Mountain in Counties Dublin and Wicklow, Ireland

Seefingan often spelt Seafingan (Suí Fingain meaning Fingan's Seat) is a mountain that straddles two county boundaries from its summit in Wicklow eastwards down into South Dublin, in Ireland. There are extensive views from the summit and there is a large megalithic cairn nearby.

== Geography ==
At 724 m Seefingan is the 11th highest summit in the Wicklow Mountains, the second highest point in South Dublin after Kippure and the 92nd highest summit in Ireland. It stands at the junction of three ridges, Corrig to the north, Seefin to the southwest and Kippure to the east, and straddles the border between County Wicklow and South Dublin. The headwaters of the River Dodder lie on the eastern slopes of Seefingan, Kippure and Seecawn.

The summit is a smooth grassy area but the three ridges are boggy, and particularly difficult to negotiate after rain. There are footpaths but they can be difficult to follow through the boggy parts; a Seefin – Seefingan – Kippure circuit is one possible route. There is not a cairn on the summit, but there is a notice warning walkers of Kilbride Camp and the nearby military firing range.
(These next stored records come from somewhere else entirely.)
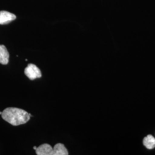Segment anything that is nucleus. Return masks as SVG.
Masks as SVG:
<instances>
[{
    "mask_svg": "<svg viewBox=\"0 0 155 155\" xmlns=\"http://www.w3.org/2000/svg\"><path fill=\"white\" fill-rule=\"evenodd\" d=\"M24 73L30 80H34L41 77V72L40 69L33 64H29L28 66L25 68Z\"/></svg>",
    "mask_w": 155,
    "mask_h": 155,
    "instance_id": "2",
    "label": "nucleus"
},
{
    "mask_svg": "<svg viewBox=\"0 0 155 155\" xmlns=\"http://www.w3.org/2000/svg\"><path fill=\"white\" fill-rule=\"evenodd\" d=\"M144 146L148 150H152L155 148V138L152 135H148L143 140Z\"/></svg>",
    "mask_w": 155,
    "mask_h": 155,
    "instance_id": "7",
    "label": "nucleus"
},
{
    "mask_svg": "<svg viewBox=\"0 0 155 155\" xmlns=\"http://www.w3.org/2000/svg\"><path fill=\"white\" fill-rule=\"evenodd\" d=\"M68 152L64 144L58 143L53 148L51 155H68Z\"/></svg>",
    "mask_w": 155,
    "mask_h": 155,
    "instance_id": "6",
    "label": "nucleus"
},
{
    "mask_svg": "<svg viewBox=\"0 0 155 155\" xmlns=\"http://www.w3.org/2000/svg\"><path fill=\"white\" fill-rule=\"evenodd\" d=\"M16 18V15L12 13L5 11H0V24L1 25L8 24Z\"/></svg>",
    "mask_w": 155,
    "mask_h": 155,
    "instance_id": "3",
    "label": "nucleus"
},
{
    "mask_svg": "<svg viewBox=\"0 0 155 155\" xmlns=\"http://www.w3.org/2000/svg\"><path fill=\"white\" fill-rule=\"evenodd\" d=\"M53 148L48 144H43L40 145L36 150L38 155H51Z\"/></svg>",
    "mask_w": 155,
    "mask_h": 155,
    "instance_id": "4",
    "label": "nucleus"
},
{
    "mask_svg": "<svg viewBox=\"0 0 155 155\" xmlns=\"http://www.w3.org/2000/svg\"><path fill=\"white\" fill-rule=\"evenodd\" d=\"M2 118L12 125L18 126L28 122L31 114L27 111L16 107H8L2 113Z\"/></svg>",
    "mask_w": 155,
    "mask_h": 155,
    "instance_id": "1",
    "label": "nucleus"
},
{
    "mask_svg": "<svg viewBox=\"0 0 155 155\" xmlns=\"http://www.w3.org/2000/svg\"><path fill=\"white\" fill-rule=\"evenodd\" d=\"M36 149H37V147H33V150H36Z\"/></svg>",
    "mask_w": 155,
    "mask_h": 155,
    "instance_id": "8",
    "label": "nucleus"
},
{
    "mask_svg": "<svg viewBox=\"0 0 155 155\" xmlns=\"http://www.w3.org/2000/svg\"><path fill=\"white\" fill-rule=\"evenodd\" d=\"M2 112H1V111H0V115H1V114H2Z\"/></svg>",
    "mask_w": 155,
    "mask_h": 155,
    "instance_id": "9",
    "label": "nucleus"
},
{
    "mask_svg": "<svg viewBox=\"0 0 155 155\" xmlns=\"http://www.w3.org/2000/svg\"><path fill=\"white\" fill-rule=\"evenodd\" d=\"M9 54L5 45H0V63L6 65L9 62Z\"/></svg>",
    "mask_w": 155,
    "mask_h": 155,
    "instance_id": "5",
    "label": "nucleus"
}]
</instances>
There are extensive views to the mountains of western Wicklow, Mullaghcleevaun and Poulaphouca Reservoir, the prominent communication masts on the top of Kippure and across the city of Dublin towards Howth. A few hundred yards west of the summit lies a large megalithic cairn, which probably marks the site of a collapsed passage tomb. There is also a trig point here.

==Archaeology==
William Domville Handcock describes the top of Seefingan (or "See Finnan") in his The History and Antiquities of Tallaght in the County of Dublin from 1877:

Following the crest of the hill for about a mile or so, we arrive at See Finnan, a mountain considerably higher than Seeghane, and quite covered with bog and heath. There is a very large and perfect cairn on the top of it, which, like that at Seeghane, does not appear to have been opened. It may contain a chamber, like that on Seefin, which is about a mile further on, and is the loftiest hill of the three.